Oh, one last thing. I can think of absolutely no reason why a very successful writer would have any reason to incorporate her Mormon faith into her craft. I mean, keep it clean and maintain some personal integrity, but I don't see any other professionals do their job with a Mormon flair. Do Mormon nurses do their job any different from any other registered nurse? Probably not...

Kelly said...

Good point, Maryam. If you want to be a great author, it doesn't necessarily have to be dripping with Mormonism. But there are authors who want to use their writing to explore and tell the Mormon story. Those writers would claim the title "Mormon Author" as opposed to author, who happens to be Mormon.

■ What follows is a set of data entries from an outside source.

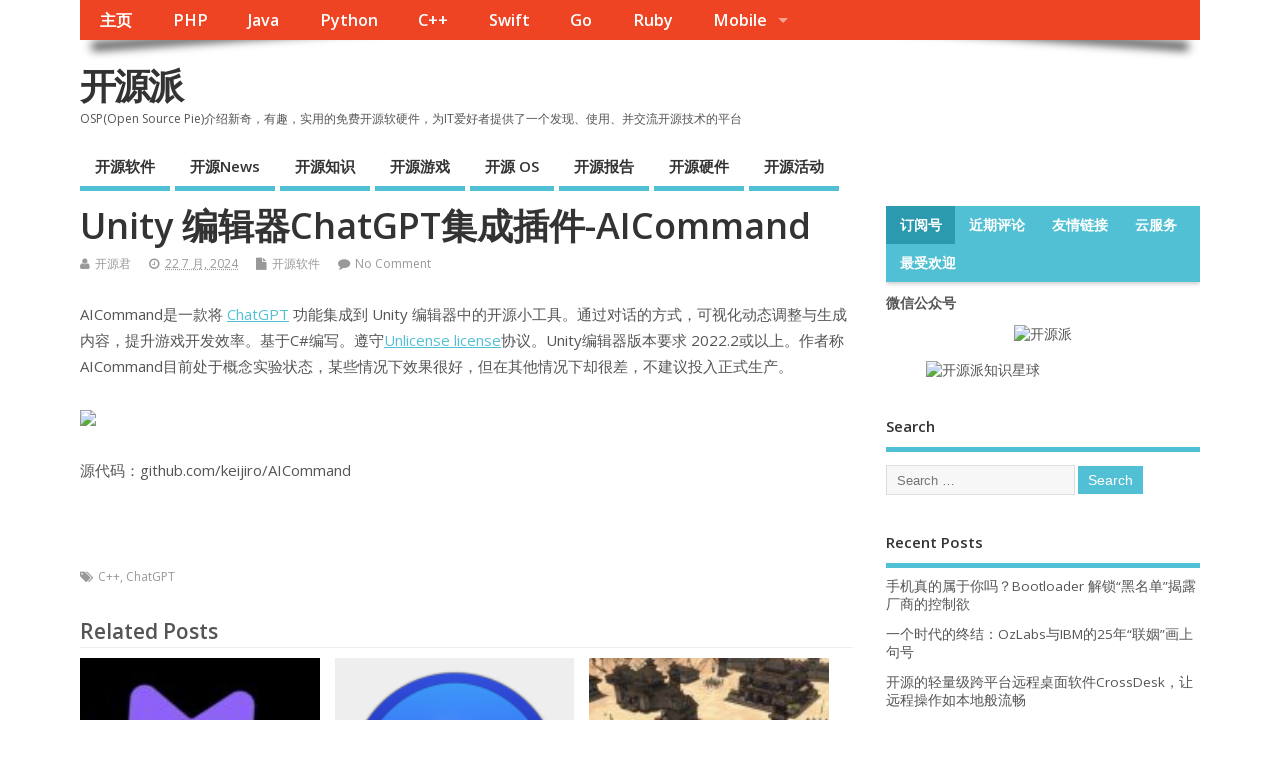

--- FILE ---
content_type: text/html; charset=utf-8
request_url: https://www.google.com/recaptcha/api2/aframe
body_size: 259
content:
<!DOCTYPE HTML><html><head><meta http-equiv="content-type" content="text/html; charset=UTF-8"></head><body><script nonce="ofbyQdCKDmJq2J0ojUkE3A">/** Anti-fraud and anti-abuse applications only. See google.com/recaptcha */ try{var clients={'sodar':'https://pagead2.googlesyndication.com/pagead/sodar?'};window.addEventListener("message",function(a){try{if(a.source===window.parent){var b=JSON.parse(a.data);var c=clients[b['id']];if(c){var d=document.createElement('img');d.src=c+b['params']+'&rc='+(localStorage.getItem("rc::a")?sessionStorage.getItem("rc::b"):"");window.document.body.appendChild(d);sessionStorage.setItem("rc::e",parseInt(sessionStorage.getItem("rc::e")||0)+1);localStorage.setItem("rc::h",'1769137806788');}}}catch(b){}});window.parent.postMessage("_grecaptcha_ready", "*");}catch(b){}</script></body></html>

This happens in the music world too. There are plenty of composers, performers, musicians, who are LDS. Nobody cares about the religion of these musicians until they start writing unabashedly LDS works. Then they become a "Mormon Composer." Mack Wilberg is the epitome of this -- he is the most visible, name-able Mormon musician out there right now. The fact that he is an amazing composer, pianist, conductor, choral arranger, etc. is less significant than that he writes works that have "MORMON" stamped all over them.

Consider Orson Scott Card -- he is an author, and arguably a pretty good one. Mormons are proud of him, but he didn't go out there trying to be a great Mormon author -- just an author. And because most of his works don't have "MORMON" stamped all over them, so to speak, he is not considered by the LDS literary elite (if there really is such a thing) to be a Mormon author.

So Meyers will have to think through that for herself. Is she an author, or a Mormon author? That will change her goals, the way she writes, her subject matter, etc.

And while I would love to see exceptional Mormon works out there, I would rather see exceptional works that happen to have been created by a Mormon.

Nurse Heidi said...

Good review. I classify them as brain candy and nothing more. 900 pages of teenage angst is a little much for me. I read all three of them, but I'm not sure I'll go out of my way to read the new one - my reading time is very limited these days and I'd rather read something with substance. Like you, I dislike that she associates her religion with these books...not exactly what I want popping into peoples' heads first when they think of mormons!

Cambria said...

Laura you are awesome! I don't read your posts all the time, but I caught this one and LOVED it! You totally captured the book, and you really summed up what I felt reading the books so well. I couldn't have put it into better words!
Thanks, and by the way, hello and I hope you and your family are well!